The impact of Goal Directed Fluid Therapy (GDFT) based on the non-invasive Pleth Variability Index (PVI) on clinical outcome after abdominal surgery has only sparingly been explored. The purpose of this study was to compare the effect of intraoperative GDFT guided by PVI to a control group using esophageal Doppler on the incidence of complications and length of hospital stay after major abdominal surgery. We hypothesized that there would be no difference between the groups.
This was a randomized controlled trial in a Swedish university hospital between November 2011 and January 2015; 150 patients scheduled for open abdominal surgery lasting 2 h or more were included. Exclusion criteria included hepatic resection or severe cardiac arrhythmia. The patients were randomized 1:1 to either the intervention group or the control group. The intervention group received intraoperative GDFT by administering fluid boluses of 3 ml/kg tetrastarch aiming at a PVI value below 10%, while GDFT in the control group aimed for optimization of stroke volume as assessed with esophageal Doppler. Blinded observers assessed complications until postoperative day 30 using pre-defined definitions, as well as length of hospital stay.
One hundred and-fifty patients were randomized and 146 patients were available for the final data analysis. Median duration of surgery was 3 h. A total of 64 complications occurred in the PVI group (N = 74) and 70 in the Doppler group (N = 72) (p = 0.93). Median (IQR) length of stay was 8.0 (8.0) days in the PVI group and 8.0 (9.5) in the Doppler group (P = 0.57).

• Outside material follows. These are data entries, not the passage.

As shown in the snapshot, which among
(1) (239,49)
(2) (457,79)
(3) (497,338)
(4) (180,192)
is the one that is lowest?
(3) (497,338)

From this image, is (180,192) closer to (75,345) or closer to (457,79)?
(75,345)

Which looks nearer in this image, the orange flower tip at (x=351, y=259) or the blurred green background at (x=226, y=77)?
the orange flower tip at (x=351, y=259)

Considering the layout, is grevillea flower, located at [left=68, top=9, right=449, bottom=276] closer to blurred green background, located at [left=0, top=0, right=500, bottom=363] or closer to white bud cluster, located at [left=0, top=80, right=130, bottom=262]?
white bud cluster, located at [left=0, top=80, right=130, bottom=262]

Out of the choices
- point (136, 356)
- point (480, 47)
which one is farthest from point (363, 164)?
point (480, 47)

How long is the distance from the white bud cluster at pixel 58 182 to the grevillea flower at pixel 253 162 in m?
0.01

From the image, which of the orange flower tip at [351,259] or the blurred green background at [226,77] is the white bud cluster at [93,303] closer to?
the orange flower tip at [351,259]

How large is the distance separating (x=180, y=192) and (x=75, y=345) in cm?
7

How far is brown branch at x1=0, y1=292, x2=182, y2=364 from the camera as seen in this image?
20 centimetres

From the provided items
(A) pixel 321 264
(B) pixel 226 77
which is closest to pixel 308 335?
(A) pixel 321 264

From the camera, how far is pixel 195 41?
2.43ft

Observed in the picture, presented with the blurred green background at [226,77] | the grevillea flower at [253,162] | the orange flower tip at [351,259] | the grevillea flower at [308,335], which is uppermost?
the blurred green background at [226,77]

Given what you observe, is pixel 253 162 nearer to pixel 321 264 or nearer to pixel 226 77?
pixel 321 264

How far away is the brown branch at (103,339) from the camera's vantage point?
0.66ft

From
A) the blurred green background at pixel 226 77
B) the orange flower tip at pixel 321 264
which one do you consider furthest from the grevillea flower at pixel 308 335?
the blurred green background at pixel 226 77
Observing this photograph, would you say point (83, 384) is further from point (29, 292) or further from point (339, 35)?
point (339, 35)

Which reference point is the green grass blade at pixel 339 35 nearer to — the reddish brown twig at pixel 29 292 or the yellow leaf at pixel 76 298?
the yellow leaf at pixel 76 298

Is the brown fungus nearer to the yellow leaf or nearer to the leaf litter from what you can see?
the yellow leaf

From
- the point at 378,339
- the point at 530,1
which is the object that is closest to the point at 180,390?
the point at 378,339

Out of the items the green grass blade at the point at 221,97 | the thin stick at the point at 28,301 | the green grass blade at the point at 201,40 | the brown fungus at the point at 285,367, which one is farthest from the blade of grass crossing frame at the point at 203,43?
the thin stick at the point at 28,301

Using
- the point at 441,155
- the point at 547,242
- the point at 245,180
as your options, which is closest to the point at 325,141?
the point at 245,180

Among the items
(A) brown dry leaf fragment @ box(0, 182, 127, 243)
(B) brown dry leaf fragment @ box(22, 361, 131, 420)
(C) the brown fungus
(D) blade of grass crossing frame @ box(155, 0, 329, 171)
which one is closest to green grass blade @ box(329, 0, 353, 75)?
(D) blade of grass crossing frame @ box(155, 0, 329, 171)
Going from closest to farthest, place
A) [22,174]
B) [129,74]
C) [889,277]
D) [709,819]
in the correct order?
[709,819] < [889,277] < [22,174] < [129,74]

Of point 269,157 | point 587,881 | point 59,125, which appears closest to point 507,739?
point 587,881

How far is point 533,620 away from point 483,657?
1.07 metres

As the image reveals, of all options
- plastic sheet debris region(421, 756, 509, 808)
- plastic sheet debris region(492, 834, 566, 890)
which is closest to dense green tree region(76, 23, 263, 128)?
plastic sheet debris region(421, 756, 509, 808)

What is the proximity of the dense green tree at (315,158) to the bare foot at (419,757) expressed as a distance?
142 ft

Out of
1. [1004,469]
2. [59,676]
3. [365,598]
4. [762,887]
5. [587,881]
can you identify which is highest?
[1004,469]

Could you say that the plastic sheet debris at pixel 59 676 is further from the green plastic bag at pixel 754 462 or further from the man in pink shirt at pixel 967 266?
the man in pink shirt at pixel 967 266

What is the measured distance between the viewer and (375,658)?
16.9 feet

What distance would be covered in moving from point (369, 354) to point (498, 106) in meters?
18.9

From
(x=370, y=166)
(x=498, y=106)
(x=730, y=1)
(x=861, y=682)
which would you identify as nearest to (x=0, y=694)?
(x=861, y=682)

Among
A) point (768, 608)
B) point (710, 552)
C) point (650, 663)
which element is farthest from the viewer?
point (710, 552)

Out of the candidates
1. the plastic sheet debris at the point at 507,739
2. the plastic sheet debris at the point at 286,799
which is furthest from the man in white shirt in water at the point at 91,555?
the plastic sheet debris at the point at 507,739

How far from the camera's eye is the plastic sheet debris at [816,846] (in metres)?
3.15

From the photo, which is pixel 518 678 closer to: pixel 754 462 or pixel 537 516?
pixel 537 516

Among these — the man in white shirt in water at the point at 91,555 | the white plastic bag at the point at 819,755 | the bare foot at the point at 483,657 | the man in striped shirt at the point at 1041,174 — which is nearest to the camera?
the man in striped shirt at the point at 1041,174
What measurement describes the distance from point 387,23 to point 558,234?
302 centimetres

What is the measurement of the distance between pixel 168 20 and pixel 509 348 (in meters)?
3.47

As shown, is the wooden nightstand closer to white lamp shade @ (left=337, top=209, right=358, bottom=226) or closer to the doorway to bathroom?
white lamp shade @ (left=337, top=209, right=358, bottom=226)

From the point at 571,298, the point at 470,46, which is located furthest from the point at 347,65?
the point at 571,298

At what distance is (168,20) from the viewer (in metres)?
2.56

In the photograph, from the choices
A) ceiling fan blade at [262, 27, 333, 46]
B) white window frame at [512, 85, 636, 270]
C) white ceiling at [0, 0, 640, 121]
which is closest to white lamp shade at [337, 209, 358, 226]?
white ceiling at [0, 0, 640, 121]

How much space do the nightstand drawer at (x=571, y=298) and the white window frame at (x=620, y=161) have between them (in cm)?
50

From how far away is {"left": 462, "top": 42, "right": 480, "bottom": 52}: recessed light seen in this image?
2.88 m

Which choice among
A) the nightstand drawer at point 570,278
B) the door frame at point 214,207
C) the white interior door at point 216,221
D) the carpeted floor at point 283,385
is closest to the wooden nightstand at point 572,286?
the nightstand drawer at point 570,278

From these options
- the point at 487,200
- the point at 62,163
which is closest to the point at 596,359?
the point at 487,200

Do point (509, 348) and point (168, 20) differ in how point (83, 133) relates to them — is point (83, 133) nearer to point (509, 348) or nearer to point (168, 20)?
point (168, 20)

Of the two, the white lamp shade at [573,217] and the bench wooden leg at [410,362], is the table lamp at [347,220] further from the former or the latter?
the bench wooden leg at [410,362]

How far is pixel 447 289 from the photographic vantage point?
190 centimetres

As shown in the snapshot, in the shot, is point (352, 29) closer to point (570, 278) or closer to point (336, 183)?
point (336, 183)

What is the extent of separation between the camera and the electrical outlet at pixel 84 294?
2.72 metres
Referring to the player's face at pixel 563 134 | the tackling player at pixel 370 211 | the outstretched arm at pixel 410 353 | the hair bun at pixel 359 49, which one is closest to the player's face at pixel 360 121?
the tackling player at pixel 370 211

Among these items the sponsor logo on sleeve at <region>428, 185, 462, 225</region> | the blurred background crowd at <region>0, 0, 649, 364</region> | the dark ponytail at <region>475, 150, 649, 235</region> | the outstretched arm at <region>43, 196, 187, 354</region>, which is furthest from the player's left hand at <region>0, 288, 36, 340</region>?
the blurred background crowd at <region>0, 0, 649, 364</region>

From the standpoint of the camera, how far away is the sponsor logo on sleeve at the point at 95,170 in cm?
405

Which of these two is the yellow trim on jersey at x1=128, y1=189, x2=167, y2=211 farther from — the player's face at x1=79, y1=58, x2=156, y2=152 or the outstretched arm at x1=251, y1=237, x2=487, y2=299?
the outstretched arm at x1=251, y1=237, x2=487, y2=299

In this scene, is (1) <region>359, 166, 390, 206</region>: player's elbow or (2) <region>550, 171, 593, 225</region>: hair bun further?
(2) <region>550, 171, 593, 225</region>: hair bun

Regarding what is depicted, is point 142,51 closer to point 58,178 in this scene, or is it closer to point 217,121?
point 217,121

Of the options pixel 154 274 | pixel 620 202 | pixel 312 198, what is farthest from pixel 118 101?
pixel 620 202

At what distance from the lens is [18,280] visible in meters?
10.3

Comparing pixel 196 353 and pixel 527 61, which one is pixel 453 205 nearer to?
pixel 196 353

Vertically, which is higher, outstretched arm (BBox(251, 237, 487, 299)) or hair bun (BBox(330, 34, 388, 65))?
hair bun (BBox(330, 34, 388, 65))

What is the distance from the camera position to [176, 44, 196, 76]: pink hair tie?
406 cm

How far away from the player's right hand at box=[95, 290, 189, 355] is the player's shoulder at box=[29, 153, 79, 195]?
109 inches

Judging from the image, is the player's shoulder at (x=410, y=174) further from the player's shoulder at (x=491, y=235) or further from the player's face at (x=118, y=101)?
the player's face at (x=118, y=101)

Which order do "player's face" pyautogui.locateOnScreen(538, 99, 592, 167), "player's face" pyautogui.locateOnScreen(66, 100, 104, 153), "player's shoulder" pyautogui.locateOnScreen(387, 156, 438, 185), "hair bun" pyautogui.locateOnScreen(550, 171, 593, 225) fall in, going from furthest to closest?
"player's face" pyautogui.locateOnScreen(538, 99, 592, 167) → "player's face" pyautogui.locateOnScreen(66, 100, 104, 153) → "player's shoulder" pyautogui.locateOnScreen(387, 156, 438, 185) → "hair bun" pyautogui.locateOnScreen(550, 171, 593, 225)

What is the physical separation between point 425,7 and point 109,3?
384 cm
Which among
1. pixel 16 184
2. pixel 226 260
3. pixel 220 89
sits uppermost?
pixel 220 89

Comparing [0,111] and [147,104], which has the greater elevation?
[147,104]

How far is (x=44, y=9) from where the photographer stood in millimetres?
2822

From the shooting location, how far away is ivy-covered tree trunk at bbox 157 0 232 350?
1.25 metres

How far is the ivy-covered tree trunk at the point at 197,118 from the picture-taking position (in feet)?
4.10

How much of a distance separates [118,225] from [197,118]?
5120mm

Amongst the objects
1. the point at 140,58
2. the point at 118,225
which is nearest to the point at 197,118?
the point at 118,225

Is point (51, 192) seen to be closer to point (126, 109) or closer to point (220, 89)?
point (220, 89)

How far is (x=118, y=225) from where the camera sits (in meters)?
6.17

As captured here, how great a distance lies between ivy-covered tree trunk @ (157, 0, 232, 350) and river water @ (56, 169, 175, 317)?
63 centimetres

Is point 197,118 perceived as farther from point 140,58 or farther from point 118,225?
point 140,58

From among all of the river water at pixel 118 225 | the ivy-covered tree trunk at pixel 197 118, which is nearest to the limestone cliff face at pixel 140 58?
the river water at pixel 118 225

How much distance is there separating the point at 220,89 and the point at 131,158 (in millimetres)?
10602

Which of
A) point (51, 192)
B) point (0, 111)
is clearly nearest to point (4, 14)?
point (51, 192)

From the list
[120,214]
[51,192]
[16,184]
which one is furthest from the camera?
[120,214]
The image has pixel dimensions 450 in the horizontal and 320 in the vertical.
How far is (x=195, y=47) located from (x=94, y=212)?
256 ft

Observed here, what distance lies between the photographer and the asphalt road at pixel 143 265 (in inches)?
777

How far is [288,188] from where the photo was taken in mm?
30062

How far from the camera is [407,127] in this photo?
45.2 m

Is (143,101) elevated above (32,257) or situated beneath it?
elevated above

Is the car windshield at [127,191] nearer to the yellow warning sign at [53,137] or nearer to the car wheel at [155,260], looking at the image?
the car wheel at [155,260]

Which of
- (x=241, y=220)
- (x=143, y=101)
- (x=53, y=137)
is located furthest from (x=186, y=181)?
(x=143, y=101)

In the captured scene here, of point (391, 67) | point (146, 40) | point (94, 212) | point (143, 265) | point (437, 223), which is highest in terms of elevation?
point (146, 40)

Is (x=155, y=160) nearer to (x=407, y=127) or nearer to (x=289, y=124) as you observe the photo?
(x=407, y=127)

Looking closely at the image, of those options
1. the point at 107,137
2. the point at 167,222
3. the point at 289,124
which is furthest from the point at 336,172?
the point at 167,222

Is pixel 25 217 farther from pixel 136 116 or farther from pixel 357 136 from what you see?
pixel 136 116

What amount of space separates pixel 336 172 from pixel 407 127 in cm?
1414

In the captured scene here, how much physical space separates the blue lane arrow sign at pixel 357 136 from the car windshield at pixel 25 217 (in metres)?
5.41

No difference in clinical outcome, as defined by number of postoperative complications, and length of hospital stay, was found when goal directed fluid therapy was applied using PVI as an alternative to esophageal Doppler. PVI appears to be an acceptable alternative to esophageal Doppler for goal directed fluid therapy during major open abdominal surgery.
Clinicaltrials.gov NCT01458678 . Date of first registration October 20, 2011.
基于无创脉搏波变异指数(PVI)的目标导向液体治疗(GDFT)对腹部手术后临床结局的影响鲜有研究。本研究旨在比较术中以PVI为导向的GDFT与使用食管多普勒的对照组在腹部大手术后并发症发生率和住院时间方面的效果。我们假设两组之间无差异。
这是一项于2011年11月至2015年1月在瑞典一家大学医院进行的随机对照试验;纳入150例计划进行持续2小时或更长时间的开腹手术的患者。排除标准包括肝切除术或严重心律失常。患者按1:1随机分为干预组或对照组。干预组通过给予3ml/kg的羟乙基淀粉液体冲击量进行术中GDFT,目标是使PVI值低于10%,而对照组的GDFT旨在通过食管多普勒评估优化每搏输出量。 blinded观察者使用预定义的定义评估术后30天内的并发症以及住院时间。
150例患者被随机分组,146例患者可用于最终数据分析。手术中位持续时间为3小时。PVI组(N = 74)共发生64例并发症,多普勒组(N = 72)共发生70例并发症(p = 0.93)。PVI组的中位(IQR)住院时间为8.0(8.0)天,多普勒组为8.0(9.5)天(P = 0.57)。
当使用PVI替代食管多普勒进行目标导向液体治疗时,在术后并发症数量和住院时间所定义的临床结局方面未发现差异。在腹部大手术的目标导向液体治疗中,PVI似乎是食管多普勒的可接受替代方法。
Clinicaltrials.gov NCT01458678。首次注册日期为2011年10月20日。